Today, April 4, marks the 44th anniversary of Dr. Martin Luther King's assassination. That he was one of the country's most influential visionary leaders of the last century is beyond doubt. As a Cuban-American that calls Miami home, I didn't often think of Dr. King and all his accomplishments.

It wasn't until my late 20s that I actually took the time to study his work after watching a documentary on his life. What I found was a man that moved a country, and even the world in some instances, with his universal message of peace and social and economic justice. Unfortunately, many people narrowly believe that Dr. King fought just for civil rights or just for dignified treatment of African-Americans alone. In fact, his mission was to fight all forms of inequality -- racial and economic. I think back to when he invoked St. Paul in a sermon to America; he stated:

Oh America, how often have you taken necessities from the masses to give luxuries to the classes... God never intended for one group of people to live in superfluous inordinate wealth, while others live in abject deadening poverty.

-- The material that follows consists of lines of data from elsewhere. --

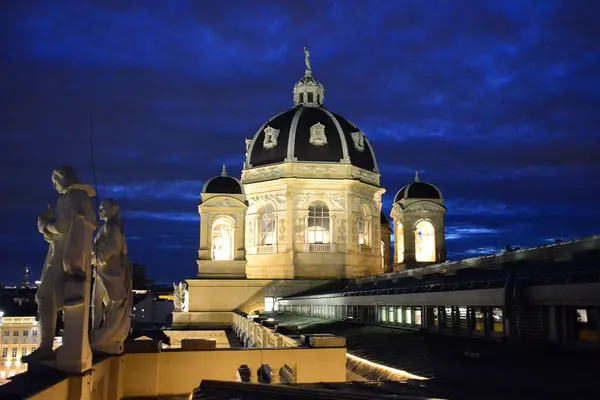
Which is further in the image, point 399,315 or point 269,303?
point 269,303

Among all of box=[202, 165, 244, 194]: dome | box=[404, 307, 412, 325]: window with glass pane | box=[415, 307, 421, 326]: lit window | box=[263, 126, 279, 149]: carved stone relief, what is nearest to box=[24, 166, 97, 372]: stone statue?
box=[415, 307, 421, 326]: lit window

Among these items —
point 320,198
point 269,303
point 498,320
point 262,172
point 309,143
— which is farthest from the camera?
point 262,172

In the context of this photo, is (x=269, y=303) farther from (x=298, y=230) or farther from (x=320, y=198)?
(x=320, y=198)

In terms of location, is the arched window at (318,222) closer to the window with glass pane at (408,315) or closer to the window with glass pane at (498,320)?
the window with glass pane at (408,315)

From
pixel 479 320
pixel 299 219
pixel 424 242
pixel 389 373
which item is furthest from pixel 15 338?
pixel 389 373

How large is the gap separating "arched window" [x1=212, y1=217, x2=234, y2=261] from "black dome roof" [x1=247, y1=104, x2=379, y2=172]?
7.63 meters

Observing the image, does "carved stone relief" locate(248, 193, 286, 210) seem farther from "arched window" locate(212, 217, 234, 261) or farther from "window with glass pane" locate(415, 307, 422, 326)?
"window with glass pane" locate(415, 307, 422, 326)

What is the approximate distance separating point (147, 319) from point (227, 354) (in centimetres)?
10222

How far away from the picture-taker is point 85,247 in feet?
33.6

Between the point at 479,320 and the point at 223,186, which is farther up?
the point at 223,186

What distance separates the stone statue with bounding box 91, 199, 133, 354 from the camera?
42.0 ft

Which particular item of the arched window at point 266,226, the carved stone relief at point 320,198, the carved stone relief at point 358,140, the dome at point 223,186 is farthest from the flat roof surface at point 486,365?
the carved stone relief at point 358,140

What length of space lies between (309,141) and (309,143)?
239 mm

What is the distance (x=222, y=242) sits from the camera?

On the eve and day of his death, Dr. King was peacefully fighting for fair wages for sanitation workers in Memphis, Tennessee. Today in Miami, we have janitors and security guards fighting the same struggle that those brave men and women fought in 1968. In that sense, I do not for one second believe that Dr. King's vision of America, the richest country on earth, approved of the richest 1% slamming the door on the rest of the country just so that the richest 1% could have more for themselves. Instead, I could imagine MLK standing in solidarity with today's 99%.

As we mark the anniversary of Dr. King's assassination, you could easily replace "America" with "Miami," making his sermon as relevant today as it was 56 years ago. Miami is one of the poorest cities in the country with a wealth gap between rich and poor that may be second to none. Yet even as our homes are vacant and businesses shuttered, our politicians continue to use our tax dollars to contribute to the most -- not the least -- fortunate... the 1%. Whether its free stadiums, major tax write-offs, or just out-in-the open corporate welfare, Miami serves as the perfect example of a city were it's politicians only work for the 1%, while breaking the backs of the 99% and further growing the gap in inequality.

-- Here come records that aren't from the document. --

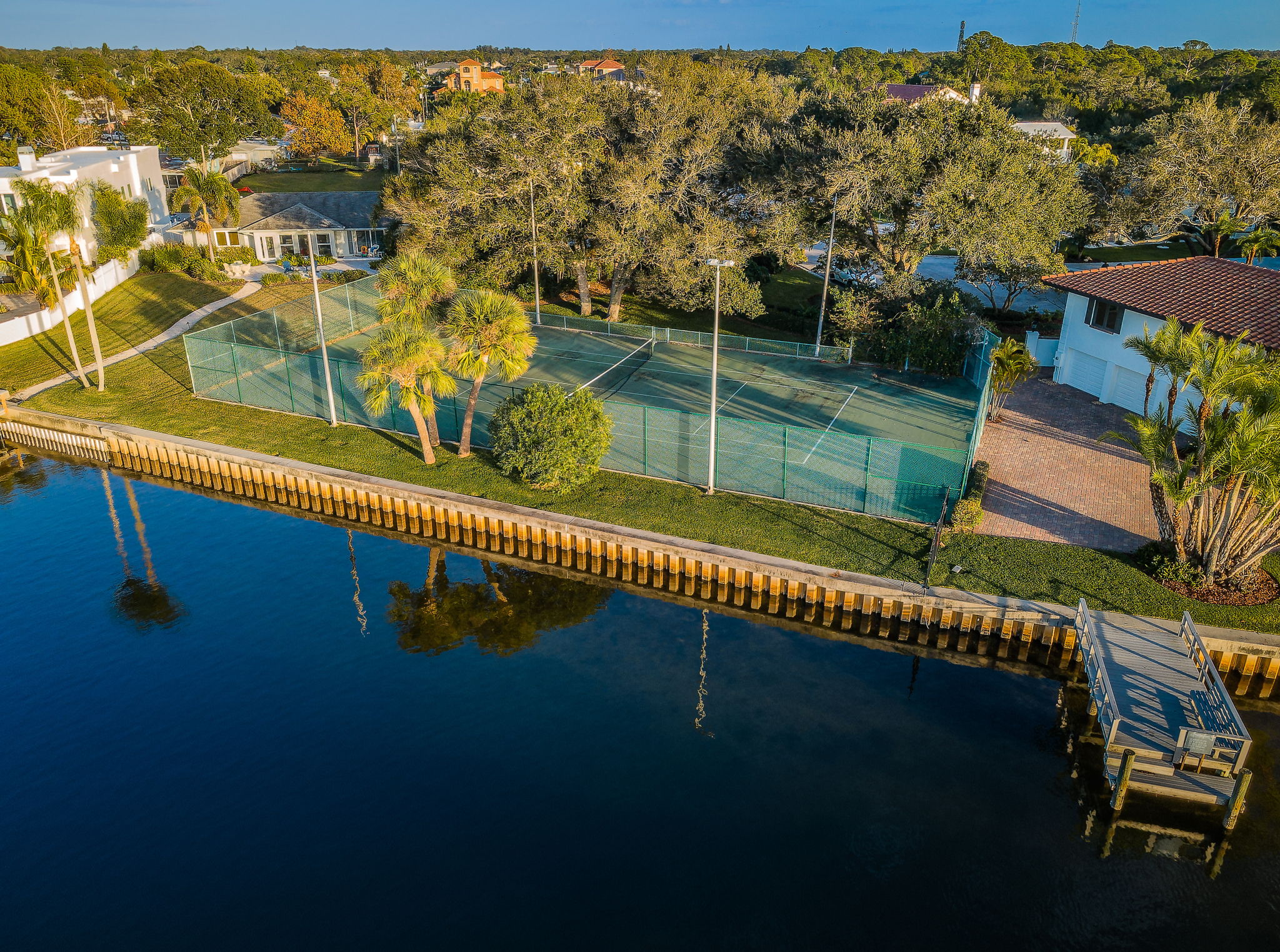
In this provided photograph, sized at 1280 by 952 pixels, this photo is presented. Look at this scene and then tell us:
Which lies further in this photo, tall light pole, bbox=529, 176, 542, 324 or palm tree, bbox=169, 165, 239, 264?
palm tree, bbox=169, 165, 239, 264

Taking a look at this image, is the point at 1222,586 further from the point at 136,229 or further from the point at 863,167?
the point at 136,229

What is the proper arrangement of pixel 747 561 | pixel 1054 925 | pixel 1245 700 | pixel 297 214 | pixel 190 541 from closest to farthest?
1. pixel 1054 925
2. pixel 1245 700
3. pixel 747 561
4. pixel 190 541
5. pixel 297 214

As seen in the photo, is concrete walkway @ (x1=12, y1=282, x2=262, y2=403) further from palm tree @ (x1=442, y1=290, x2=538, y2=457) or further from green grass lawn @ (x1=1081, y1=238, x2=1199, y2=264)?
→ green grass lawn @ (x1=1081, y1=238, x2=1199, y2=264)

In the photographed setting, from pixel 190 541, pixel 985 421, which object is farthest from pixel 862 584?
pixel 190 541

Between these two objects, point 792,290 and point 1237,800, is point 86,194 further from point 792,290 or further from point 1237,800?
point 1237,800

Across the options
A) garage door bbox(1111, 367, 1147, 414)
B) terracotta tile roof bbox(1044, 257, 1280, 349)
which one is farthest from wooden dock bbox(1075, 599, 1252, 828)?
garage door bbox(1111, 367, 1147, 414)
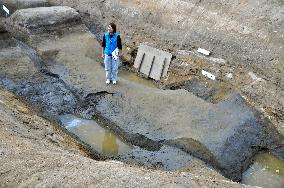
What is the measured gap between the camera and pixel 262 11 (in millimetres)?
11867

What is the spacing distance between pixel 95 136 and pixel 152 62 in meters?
3.55

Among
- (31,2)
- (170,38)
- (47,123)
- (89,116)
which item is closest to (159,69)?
(170,38)

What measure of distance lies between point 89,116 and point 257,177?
4.15 meters

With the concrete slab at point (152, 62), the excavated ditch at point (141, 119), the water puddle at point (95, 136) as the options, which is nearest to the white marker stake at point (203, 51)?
the concrete slab at point (152, 62)

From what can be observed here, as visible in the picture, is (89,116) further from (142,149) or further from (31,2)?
(31,2)

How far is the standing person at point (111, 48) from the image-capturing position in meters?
9.70

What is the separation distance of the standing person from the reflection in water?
1.75 m

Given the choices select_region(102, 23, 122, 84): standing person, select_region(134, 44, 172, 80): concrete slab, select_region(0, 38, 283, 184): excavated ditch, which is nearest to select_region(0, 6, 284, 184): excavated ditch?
select_region(0, 38, 283, 184): excavated ditch

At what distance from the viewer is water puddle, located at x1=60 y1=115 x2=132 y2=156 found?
→ 8.98 metres

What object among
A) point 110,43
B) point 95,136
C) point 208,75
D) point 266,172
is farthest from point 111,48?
→ point 266,172

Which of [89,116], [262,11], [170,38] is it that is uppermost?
[262,11]

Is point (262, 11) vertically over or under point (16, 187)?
over

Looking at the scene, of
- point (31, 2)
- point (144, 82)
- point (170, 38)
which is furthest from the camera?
point (31, 2)

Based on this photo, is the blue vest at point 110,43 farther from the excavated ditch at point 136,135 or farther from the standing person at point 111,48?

This is truly a tale of two cities, with one name. As you pass by South Beach or high-rise condos of Brickell, you see a Miami full of life with nice cars, clean streets, and expensive restaurants. Then there's the Miami that has my heart, where vecinos help vecinos with a meal because they can't find work, the streets are dirty and every Thursday you see more scrappers looking through piles of trash for the slightest hint of metal scraps just to survive. These are the people who our self-absorbed politicians ignore and we should be finding ways to put back to work.

I think Dr. King was really trying to tell us something when he said: "History will have to record that the greatest tragedy of this period of social transition was not the strident clamor of the bad people, but the appalling silence of the good people." It is great to honor the legacy of Dr. Martin Luther King, Jr. by wearing a t-shirt or studying him in history class, but let's live his words and stand up for our families, friends, and neighbors. United, as brothers and sisters, let's tell the 1% that we will no longer stand idle as inequality is perpetuated throughout our city.

Tax day, for many of us, is a day where some pay and others get back what they overpaid. Still, it's the day that symbolizes what we all paid. However for the tax dodging super rich and their greedy corporations, it's the day that they avoid paying their fair share and a day full of playing "the masses" like suckers, while they use what should be tax dollars to enjoy luxury yachts, high-priced cars, and fine wine. Now, don't get me wrong -- almost anybody, including me, would enjoy the life of the 1%, but it cannot come at the expense of ruining others to get there.

No one in Miami values and understands success and hard work more than everyday Miamians, but the corporate welfare crowd didn't get rich by working hard. They got there by taking from the 99%. This tax day, join 1Miami in honoring Dr. King in deed, rather than name, and stand up for our city where people live in "inordinate wealth" while most of us struggle.